We all know that language is mutable, that it must either evolve or wither away: there's no language so pure as a dead one. Babylonian is untroubled by the intrusion of new slang, as it is untroubled by speakers. The word "slang" is itself illustrative: it was first recorded in 1756, I learn from the OED, which offers a wonderfully sniffy definition: "The special vocabulary used by any set of persons of a low or disreputable character." Language thus signals not education, but character: not what you know, but who you are. And who you are, linguistically speaking, is all about class, innit.

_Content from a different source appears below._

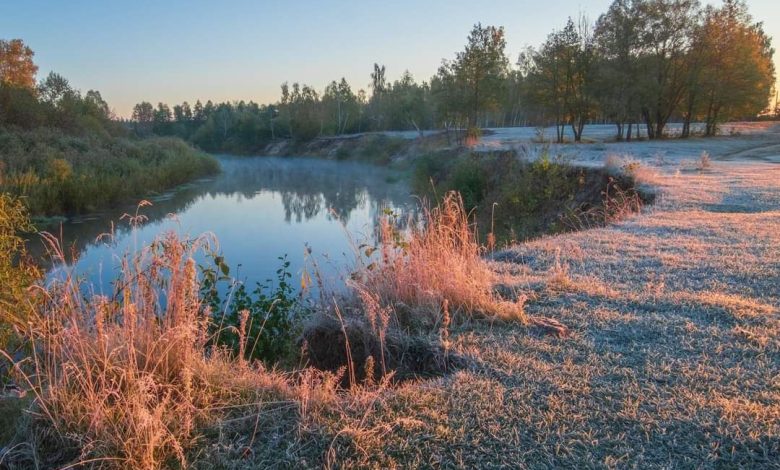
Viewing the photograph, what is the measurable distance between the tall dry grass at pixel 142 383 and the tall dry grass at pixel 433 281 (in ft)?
4.41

It is no coincidence that the word "slang" entered the language immediately after Samuel Johnson codified it for the first time in his 1755 dictionary. Johnson took a surprisingly descriptive (rather than prescriptive) stance toward English, acknowledging that change wasn't just inevitable, but normal. He also thought that an F was the same as an S, so what did he know? (This is a joke. I may be American, but I am familiar with the orthographic peculiarity that was the "long S" in the 18th century.) Standardized spelling soon followed, and the British generally chose the Norman route.

It took an American to start purging the French out of English. After the revolution (not "war of independence", thank you) the fledgling US sought to establish its independence culturally as well as politically. Moreover, the Enlightenment project of America's founders meant emphasizing literacy education; and pronunciation had already altered over the previous two centuries. In 1828 Noah Webster produced the first American dictionary, seeking to establish America's cultural distinctiveness. The much-maligned (in Britain) suffix "-ize" is not a modern outrage derived from US business speak, but dates back to Webster, who returned it to words derived from Greek verbs ending in "-izein". He also took the French out of words ending in "-re", and the "u" out of the suffix "-our", another French spelling. In other words, when the British mock "American" spellings, they are usually defending the French. That's what you call historical irony.

I was recently upbraided by an English woman for using what she called an "American barbarism" – the form "gotten", as in "I'd gotten tired of being corrected by arrogant, misinformed persons". I explained that "gotten" is a Renaissance usage found throughout Shakespeare; he uses "ungotten" too.

The mongrel tongue of English has always been a gallimaufry, a point acknowledged in 1579 by Edmund Spenser in his Shepheardes Calender: "So now they haue made our English tongue a gallimaufray, or hodgepodge of all other speches." Gallimaufry comes from the French; so, ironically, does "hodgepodge", which the OED informs me is a variation of hotchpotch, from hotchpot, from hochepot – an Anglo-Norman word.

The standardization of language may be a comparatively recent phenomenon, but fears about its corruption by foreign or degenerate "speches" are as old as xenophobia. The argument is always framed as an effort to keep the original language from "degenerating", but language can't degenerate: it can only live or die. The idea that languages are threatened by the inclusion of new words is as foolishly nativist as the idea that exogamy threatens bloodlines. What may be threatened by admitting new words are class prerogatives based on exclusive access to standard forms – and from a democratic perspective, that's not a bad thing.

From an aesthetic standpoint, however, "innit" remains an abomination. That said, true language purists won't admit the authority of Scrabble's dictionary in the first place. But they should: the first recorded use of "scrabble" is from no less canonical a source than the King James Bible itself. But note to the Scrabble editors: they spelled it "scrable".